GIVEN REQUEST » Reproduce every one of the following lines verbatim, keeping each word, number, and punctuation mark unchanged.

INFORMATION PROVIDED »
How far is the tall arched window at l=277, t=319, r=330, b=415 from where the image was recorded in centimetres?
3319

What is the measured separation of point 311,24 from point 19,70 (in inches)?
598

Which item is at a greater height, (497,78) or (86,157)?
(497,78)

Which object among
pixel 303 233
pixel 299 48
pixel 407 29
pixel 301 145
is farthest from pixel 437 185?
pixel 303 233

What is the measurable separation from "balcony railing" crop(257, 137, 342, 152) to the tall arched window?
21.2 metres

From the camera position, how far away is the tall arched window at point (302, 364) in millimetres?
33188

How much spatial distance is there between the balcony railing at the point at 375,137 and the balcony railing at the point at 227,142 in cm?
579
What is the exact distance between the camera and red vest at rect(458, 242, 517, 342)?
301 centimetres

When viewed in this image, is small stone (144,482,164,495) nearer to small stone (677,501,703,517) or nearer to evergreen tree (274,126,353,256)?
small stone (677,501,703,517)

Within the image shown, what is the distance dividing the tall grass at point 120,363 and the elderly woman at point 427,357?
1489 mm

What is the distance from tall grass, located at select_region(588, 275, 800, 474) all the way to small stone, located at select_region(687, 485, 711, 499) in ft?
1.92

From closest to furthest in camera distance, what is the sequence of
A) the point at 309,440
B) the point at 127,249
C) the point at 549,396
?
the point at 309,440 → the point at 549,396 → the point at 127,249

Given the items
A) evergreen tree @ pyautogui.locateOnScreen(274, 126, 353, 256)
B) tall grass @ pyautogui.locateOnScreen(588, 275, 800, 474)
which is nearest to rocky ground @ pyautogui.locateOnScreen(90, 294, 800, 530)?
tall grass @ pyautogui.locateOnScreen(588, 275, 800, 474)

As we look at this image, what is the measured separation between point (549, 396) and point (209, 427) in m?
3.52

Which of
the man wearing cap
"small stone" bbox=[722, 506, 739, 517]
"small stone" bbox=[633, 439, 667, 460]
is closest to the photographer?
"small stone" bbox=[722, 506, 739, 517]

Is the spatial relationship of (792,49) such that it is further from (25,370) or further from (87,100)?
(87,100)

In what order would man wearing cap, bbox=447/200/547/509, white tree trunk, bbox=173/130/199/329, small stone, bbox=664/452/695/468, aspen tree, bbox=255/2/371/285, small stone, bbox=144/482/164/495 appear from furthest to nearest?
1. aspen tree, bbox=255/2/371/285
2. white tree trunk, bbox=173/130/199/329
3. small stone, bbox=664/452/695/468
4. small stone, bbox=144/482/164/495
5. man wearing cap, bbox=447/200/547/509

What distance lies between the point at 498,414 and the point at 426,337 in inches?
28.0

FULL ANSWER »
How far is the tall arched window at l=277, t=319, r=330, b=415 from where the image was recorded in centimetres?
3319

What is the measured separation of point 311,24 from point 19,70 (in inches)?
598

Which item is at a greater height, (497,78) or (86,157)?
(497,78)

Which object among
pixel 303 233
pixel 299 48
pixel 407 29
pixel 301 145
is farthest from pixel 437 185?
pixel 303 233

What is the measurable separation from "balcony railing" crop(257, 137, 342, 152) to the tall arched window?
21.2 metres

From the camera position, how far away is the tall arched window at point (302, 364) in millimetres?
33188

How much spatial distance is there between the balcony railing at the point at 375,137 and the balcony railing at the point at 227,142 in cm?
579
What is the exact distance between the camera and red vest at rect(458, 242, 517, 342)?
301 centimetres

When viewed in this image, is small stone (144,482,164,495) nearer to small stone (677,501,703,517) or nearer to evergreen tree (274,126,353,256)?
small stone (677,501,703,517)

Within the image shown, what is the distance dividing the tall grass at point 120,363 and the elderly woman at point 427,357?
1489 mm

What is the distance from tall grass, located at select_region(588, 275, 800, 474) all the way to small stone, located at select_region(687, 485, 711, 499) in ft?
1.92

From closest to furthest in camera distance, what is the sequence of
A) the point at 309,440
B) the point at 127,249
C) the point at 549,396
?
the point at 309,440 → the point at 549,396 → the point at 127,249

Given the items
A) evergreen tree @ pyautogui.locateOnScreen(274, 126, 353, 256)
B) tall grass @ pyautogui.locateOnScreen(588, 275, 800, 474)
which is nearest to rocky ground @ pyautogui.locateOnScreen(90, 294, 800, 530)?
tall grass @ pyautogui.locateOnScreen(588, 275, 800, 474)

As we look at this image, what is the measured separation between point (549, 396) and point (209, 427) in m?
3.52

Which of
the man wearing cap
"small stone" bbox=[722, 506, 739, 517]
"small stone" bbox=[633, 439, 667, 460]
is closest to the photographer?
"small stone" bbox=[722, 506, 739, 517]

Is the spatial relationship of (792,49) such that it is further from (25,370) or further from (87,100)?
(87,100)

In what order would man wearing cap, bbox=447/200/547/509, white tree trunk, bbox=173/130/199/329, small stone, bbox=664/452/695/468, aspen tree, bbox=255/2/371/285, small stone, bbox=144/482/164/495 appear from furthest to nearest?
1. aspen tree, bbox=255/2/371/285
2. white tree trunk, bbox=173/130/199/329
3. small stone, bbox=664/452/695/468
4. small stone, bbox=144/482/164/495
5. man wearing cap, bbox=447/200/547/509

What distance lies between the point at 498,414 and the point at 426,337 in inches?
28.0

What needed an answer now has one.